> **Material shown**:
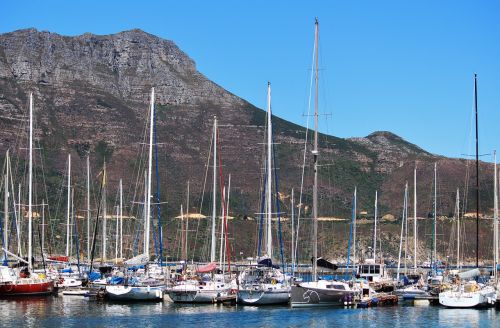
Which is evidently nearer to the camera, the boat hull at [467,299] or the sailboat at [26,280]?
the boat hull at [467,299]

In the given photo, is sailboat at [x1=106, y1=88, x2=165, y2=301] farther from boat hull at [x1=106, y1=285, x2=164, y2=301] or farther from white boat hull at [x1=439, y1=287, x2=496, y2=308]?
white boat hull at [x1=439, y1=287, x2=496, y2=308]

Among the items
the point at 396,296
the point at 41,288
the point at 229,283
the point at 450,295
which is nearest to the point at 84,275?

> **The request**: Give every line of the records above as a numbered list, without the blank lines and without the pictures.

> **Exercise answer**:
1. Which is evidently nearer to the camera, the boat hull at [467,299] or the sailboat at [26,280]?
2. the boat hull at [467,299]
3. In the given photo, is sailboat at [x1=106, y1=88, x2=165, y2=301] farther from boat hull at [x1=106, y1=285, x2=164, y2=301] or farther from white boat hull at [x1=439, y1=287, x2=496, y2=308]?
4. white boat hull at [x1=439, y1=287, x2=496, y2=308]
5. Among the items
6. the point at 396,296
7. the point at 41,288
8. the point at 229,283
9. the point at 450,295
10. which is nearest to the point at 84,275?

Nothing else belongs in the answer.